Monte M. Winslow, PhD, Assistant Professor, Departments of Genetics and Pathology, Stanford University School of Medicine
Research Description: Dr. Winslow’s group focuses on understanding the mechanisms that drive cancer development, progression, metastasis, and therapy response. The goal of their research is to develop and use genomic methods and in vivo mouse models to uncover the molecular and cellular changes that underlie cancer progression and development. His group has a strong track record of developing novel cancer modeling approaches that enable more rapid and quantitative analyses or cancer progression as well as for translational studies. In fact, throughout his career, Dr. Winslow has successfully developed multiple novel methods to assess gene function in vivo. Together with Seung Kim, they also have a long history of generating mouse models for diabetes studies, including seminal work published in 2006 on NFAT/Calcineurin signaling regulation of pancreas development and islet b-cell function (Heit et al 2006: Arron et al 2006). Recently with Kim they developed mouse models with somatic CRISPR/Cas9-mediated genome editing and used these models to induce gain and loss of function alleles specifically in the pancreas which could represent important methods to investigate disease biology across many organs and disease types, including diabetes (Chiou et al 2015). These methods seem poised to change the magnitude of what is possible in genetically engineered mouse models of human cancer. With Kim’s group, Winslow is also exploring the hypothesis that type 3c diabetes (pancreatogenic diabetes) may reflect a paraneoplastic syndrome from pancreatic metaplasia leading to ectopic expression of the ‘decretin’ hormone Neuromedin U (NMU).
Selected relevant publications (Stanford DRC Members in BOLD):
- Chiou S-H, Winters IP, Wang J, Naranjo S, Dudgeon C, Tamburini FB, Brady JJ, Yang D, Grüner BM, Chuang C-H, Caswell DR, Zeng H, Chu P, Kim GE, Carpizo DR, Kim SK, Winslow MM (2015). Pancreatic cancer modeling using retrograde viral vector delivery and in vivo CRISPR/Cas9-mediated somatic genome editing. Genes and Development 29: 1576-85.
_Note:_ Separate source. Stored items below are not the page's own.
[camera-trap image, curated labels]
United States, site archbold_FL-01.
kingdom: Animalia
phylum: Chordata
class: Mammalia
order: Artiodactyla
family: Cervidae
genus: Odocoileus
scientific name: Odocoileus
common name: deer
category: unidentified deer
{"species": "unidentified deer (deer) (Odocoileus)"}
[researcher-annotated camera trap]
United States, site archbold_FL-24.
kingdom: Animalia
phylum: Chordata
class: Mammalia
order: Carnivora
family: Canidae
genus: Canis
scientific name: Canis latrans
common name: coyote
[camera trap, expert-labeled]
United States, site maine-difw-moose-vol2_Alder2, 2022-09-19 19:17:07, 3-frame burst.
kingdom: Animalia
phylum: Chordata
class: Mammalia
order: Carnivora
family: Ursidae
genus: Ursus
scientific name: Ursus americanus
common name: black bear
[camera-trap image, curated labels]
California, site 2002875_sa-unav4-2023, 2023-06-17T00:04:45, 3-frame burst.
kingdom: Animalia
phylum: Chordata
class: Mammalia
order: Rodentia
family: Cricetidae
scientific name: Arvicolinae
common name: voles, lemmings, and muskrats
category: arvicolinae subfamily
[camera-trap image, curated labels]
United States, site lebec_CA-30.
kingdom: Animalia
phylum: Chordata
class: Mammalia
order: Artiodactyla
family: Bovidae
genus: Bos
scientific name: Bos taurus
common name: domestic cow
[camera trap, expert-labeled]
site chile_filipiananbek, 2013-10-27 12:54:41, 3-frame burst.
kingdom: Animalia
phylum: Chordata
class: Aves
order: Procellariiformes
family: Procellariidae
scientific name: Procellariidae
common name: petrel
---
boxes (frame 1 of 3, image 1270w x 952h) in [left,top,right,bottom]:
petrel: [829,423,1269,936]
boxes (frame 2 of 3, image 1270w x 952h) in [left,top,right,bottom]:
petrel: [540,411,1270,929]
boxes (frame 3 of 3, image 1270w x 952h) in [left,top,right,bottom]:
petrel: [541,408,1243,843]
- Arron J*, Winslow MM*, Polleri A*, Chang CP, Wu H, Gao X, Neilson JR, Chen L, Heit JJ, Kim SK, Yamasaki N, Miyakawa T, Franke U, Graef IA*, and Crabtree GR. (2006) NFAT dysregulation by increased dosage of DSCR1 and DYRK1A on Chromosome 21. Nature 441: 595-600. *Contributed equally
- Winslow MM, Pan M, Starbuck M, Gallo EM, Deng L, Karsenty G, and Crabtree GR. (2006) Calcineurin/NFAT signaling in osteoblasts regulates bone mass. Developmental Cell 10: 771-782.
- Heit JJ, Apelqvist AA, Gu X, Winslow MM, Neilson JR, Crabtree GR, and Kim SK. (2006) Calcineurin/NFAT signalling regulates pancreatic ß-cell growth and function. Nature 443: 345-349.